'Get Britain Fertile': Does This Fertility Ad Campaign 'Shame' Women?

Does This Fertility Ad Campaign 'Shame' Women?

A new ad campaign is attempting to shock women into thinking about their fertility.

The "Get Britain Fertile" campaign, funded by pregnancy testing company First Response, depicts 46-year-old TV presenter Kate Garraway dressed up to look like a "heavily pregnant 70-year-old," reported The Telegraph. The image is quite striking and is presumably intended to shock -- in order to start a conversation about delaying having children. According to the Organization for Economic Cooperation and Development (OECD), the average British woman has her first child at age 30, five years later than the average woman in the United States.

Garraway told The Telegraph that she participated in the First Response campaign because she "want[s] to alert women to start thinking about their fertility at a younger age than my generation did."

fertility ad

As Slate's Jessica Grose noted, a 2011 survey found that 70 percent of women said that they wanted to have children, with the majority of those women reporting that they'd like to have their first child in their early 30s.

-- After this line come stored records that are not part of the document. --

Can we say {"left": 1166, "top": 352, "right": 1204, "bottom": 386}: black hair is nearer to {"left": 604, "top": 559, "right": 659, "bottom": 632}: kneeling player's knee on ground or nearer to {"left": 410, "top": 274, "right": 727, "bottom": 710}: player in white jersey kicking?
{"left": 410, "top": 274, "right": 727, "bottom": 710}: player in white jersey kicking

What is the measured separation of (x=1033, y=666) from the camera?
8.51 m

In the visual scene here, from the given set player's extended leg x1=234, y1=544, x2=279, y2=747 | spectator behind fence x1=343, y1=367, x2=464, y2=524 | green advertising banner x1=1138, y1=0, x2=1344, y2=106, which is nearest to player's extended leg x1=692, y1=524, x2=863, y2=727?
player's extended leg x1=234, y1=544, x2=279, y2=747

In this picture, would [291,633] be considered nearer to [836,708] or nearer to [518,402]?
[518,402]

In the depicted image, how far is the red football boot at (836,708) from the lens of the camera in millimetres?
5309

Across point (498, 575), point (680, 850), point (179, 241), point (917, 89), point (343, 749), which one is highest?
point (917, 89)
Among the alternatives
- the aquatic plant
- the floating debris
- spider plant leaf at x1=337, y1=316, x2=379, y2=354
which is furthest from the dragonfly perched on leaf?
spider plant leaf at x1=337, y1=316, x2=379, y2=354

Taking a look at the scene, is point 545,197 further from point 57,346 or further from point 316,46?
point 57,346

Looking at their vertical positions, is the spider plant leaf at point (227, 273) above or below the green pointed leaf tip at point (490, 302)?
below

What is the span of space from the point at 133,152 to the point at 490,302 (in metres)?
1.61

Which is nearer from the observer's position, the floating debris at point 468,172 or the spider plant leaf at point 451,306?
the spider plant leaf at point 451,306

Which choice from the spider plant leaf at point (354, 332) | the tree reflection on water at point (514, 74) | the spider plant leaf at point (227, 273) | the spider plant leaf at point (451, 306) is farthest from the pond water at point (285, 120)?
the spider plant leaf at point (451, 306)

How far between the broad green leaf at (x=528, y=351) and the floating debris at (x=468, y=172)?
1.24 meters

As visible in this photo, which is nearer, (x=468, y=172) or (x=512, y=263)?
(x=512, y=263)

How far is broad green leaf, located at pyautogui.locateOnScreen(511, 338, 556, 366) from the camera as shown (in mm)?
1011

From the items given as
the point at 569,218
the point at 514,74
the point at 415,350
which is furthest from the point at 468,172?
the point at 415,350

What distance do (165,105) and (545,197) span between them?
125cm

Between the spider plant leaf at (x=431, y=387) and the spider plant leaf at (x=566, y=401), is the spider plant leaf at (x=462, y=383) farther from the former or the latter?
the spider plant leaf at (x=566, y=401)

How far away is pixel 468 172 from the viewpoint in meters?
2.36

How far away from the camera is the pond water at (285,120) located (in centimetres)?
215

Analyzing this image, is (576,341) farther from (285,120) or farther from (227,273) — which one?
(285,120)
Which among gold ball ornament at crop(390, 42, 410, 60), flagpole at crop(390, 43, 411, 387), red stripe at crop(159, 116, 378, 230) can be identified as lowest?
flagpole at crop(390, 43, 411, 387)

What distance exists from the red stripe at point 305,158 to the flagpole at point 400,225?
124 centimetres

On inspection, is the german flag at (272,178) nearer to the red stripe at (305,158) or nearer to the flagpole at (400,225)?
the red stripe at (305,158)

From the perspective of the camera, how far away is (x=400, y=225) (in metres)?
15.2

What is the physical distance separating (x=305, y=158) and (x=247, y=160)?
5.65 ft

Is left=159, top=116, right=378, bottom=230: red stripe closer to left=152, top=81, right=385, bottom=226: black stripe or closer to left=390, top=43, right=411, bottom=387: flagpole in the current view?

However, the survey also found that 75 percent of women who wanted to get pregnant eventually were not concerned about their ability to conceive. Yet a December 2012 study found that over half of women who needed IVF to become pregnant after age 40 were "shocked" that they needed to undergo fertility treatments. Obviously some women are not being properly informed about the realities of their own fertility.

However, some have criticized the campaign, arguing that it's not actually an effective way to educate women about these issues:

According to Think Progress' Aviva Shen, the campaign is effectively shaming women for making the choice to delay child-rearing. "First Response has decided the solution to the trend of women waiting longer to have children is to criticize them, prey on their fears of aging, and exploit social disgust for even moderately sexual old women," she wrote.

She also pointed out that "Get Britain Fertile" ignores the very real reasons that many women feel compelled to have children in their 30s, like student debt, the inability to find steady work with health benefits and the sheer cost of raising a baby.

Hopefully we can find a way to give women the facts about their own biological clocks without making them feel guilty or terrified for waiting to have kids -- or not having kids at all.

What do you think of the "Get Britain Fertile" ad? Is it effective or offensive?